Since the Hadabot differential drive robot operates on a 2D planar map space with 3 degrees of freedom - move along x, along y, and rotate along z (ie yaw rotation) - a number of fields for a complete 3D map, 6 degrees of freedom are ignore. For the yaw orientation $\omega'$, ROS represents angular orientations as quaternions. So before we store away the orientation, we need to convert the yaw orientation angle $\omega'$, along with zero roll and pitch angles, into a quaternion.

Additionally, there are a number of other fields in the Odometry message which we did ignored - header, child_frame_id, and the covariance sub-fields in pose and twist.

The header field has time stamp data for this message, and a map frame field to specify how which coordinate map frame the pose data is for - ie is the $(x, y)$ coordinate on the earth, on a local region map, etc?
The child_frame_id, similar to the header.frame_id field, relates the twist, ie velocity, data to a map frame.
The covariance fields represent our uncertainty of the respective twist and pose measurements. Remember, we said that our odometry are only estimates. This is because wheels can slip, the encoder sensors has noise and is inaccurate, and there may also be sampling error (while the robot moves continuously, we are only sampling at a $\Delta t$ rate). All these contribute to errors which should be represented in some manner in the covariance fields.

For this current odometry example, we can safely ignore timestamp, frame_id's, and covariance for the sake of simplicity. But in order to perform robot navigation robustly, we will need them and will definitely touch upon them in future posts.

3. Compile, run an odometry ROS2 node using VSCode on your browser

Many of you may have heard of an IDE called Visual Studio Code (VSCode). Hadabot will use VSCode extensively to guide, compile, and showcase various pieces of ROS2 code and robotics concepts we implement together.

Our VSCode will run as a local Docker container inside your Hadabot Docker stack. Additionally, we will use VSCode from the web browser for a consistent user experience independent of your host system OS.

In addition to editing code, VSCode also enables an integrated browser-based interface to:

The file system
A bash terminal - which we'll occassionally refer to as web-bash
View rendered markdowns for reading guided instructions

NOTE: For those who have followed along past posts, the Hadabot web-bash was launched from a Portainer container in the Hadabot Docker stack. Since VSCode also provides web-bash capabilities with a simpler interface, we obviate the need for Portainer and have removed it entirely from the stack.
■ ■ ■ ■ ■
PROBLEMS |
1. According to the Hadabot passage, what will VSCode run as inside the Hadabot Docker stack?
2. Does the Hadabot passage support each of these statements? (a) ROS represents angular orientations as quaternions. (b) Portainer is still part of the Hadabot Docker stack. (c) The child_frame_id field relates the pose data to a map frame. Answer yes or no for each, quoting the words that decide it.

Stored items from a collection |
■ ■ ■ ■ ■
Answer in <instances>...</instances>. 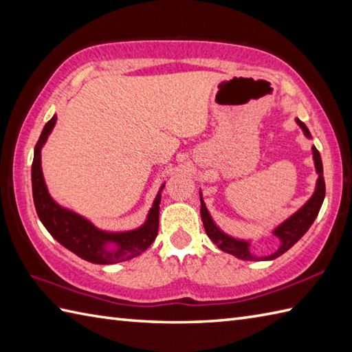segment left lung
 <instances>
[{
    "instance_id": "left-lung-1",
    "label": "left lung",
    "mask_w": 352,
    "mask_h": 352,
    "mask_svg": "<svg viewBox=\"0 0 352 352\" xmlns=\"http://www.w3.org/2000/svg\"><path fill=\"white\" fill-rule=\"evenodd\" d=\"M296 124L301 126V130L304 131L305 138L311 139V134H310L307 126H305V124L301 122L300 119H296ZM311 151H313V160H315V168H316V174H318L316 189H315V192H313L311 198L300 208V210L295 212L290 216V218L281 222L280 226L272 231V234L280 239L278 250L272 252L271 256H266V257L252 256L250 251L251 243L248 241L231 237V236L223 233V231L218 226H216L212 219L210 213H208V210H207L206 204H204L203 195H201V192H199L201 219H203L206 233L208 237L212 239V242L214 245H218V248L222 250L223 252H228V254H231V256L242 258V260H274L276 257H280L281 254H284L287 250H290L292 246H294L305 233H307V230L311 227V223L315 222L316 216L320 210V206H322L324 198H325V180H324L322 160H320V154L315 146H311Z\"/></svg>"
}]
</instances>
■ ■ ■ ■ ■
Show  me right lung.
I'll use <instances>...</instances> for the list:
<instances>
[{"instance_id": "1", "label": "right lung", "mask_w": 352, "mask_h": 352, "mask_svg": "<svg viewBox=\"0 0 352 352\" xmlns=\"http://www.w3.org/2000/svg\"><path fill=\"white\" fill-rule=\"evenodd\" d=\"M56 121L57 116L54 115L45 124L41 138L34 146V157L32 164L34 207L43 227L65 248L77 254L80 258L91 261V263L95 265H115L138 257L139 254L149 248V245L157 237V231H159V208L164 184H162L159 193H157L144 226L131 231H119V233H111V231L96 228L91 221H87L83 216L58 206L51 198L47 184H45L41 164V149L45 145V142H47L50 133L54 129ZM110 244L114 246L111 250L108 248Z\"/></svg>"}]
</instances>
■ ■ ■ ■ ■
THE ANSWERS |
1. A local Docker container.

2.
(a) Yes: "ROS represents angular orientations as quaternions."
(b) No: "we obviate the need for Portainer and have removed it entirely from the stack."
(c) No: "relates the twist, ie velocity, data to a map frame."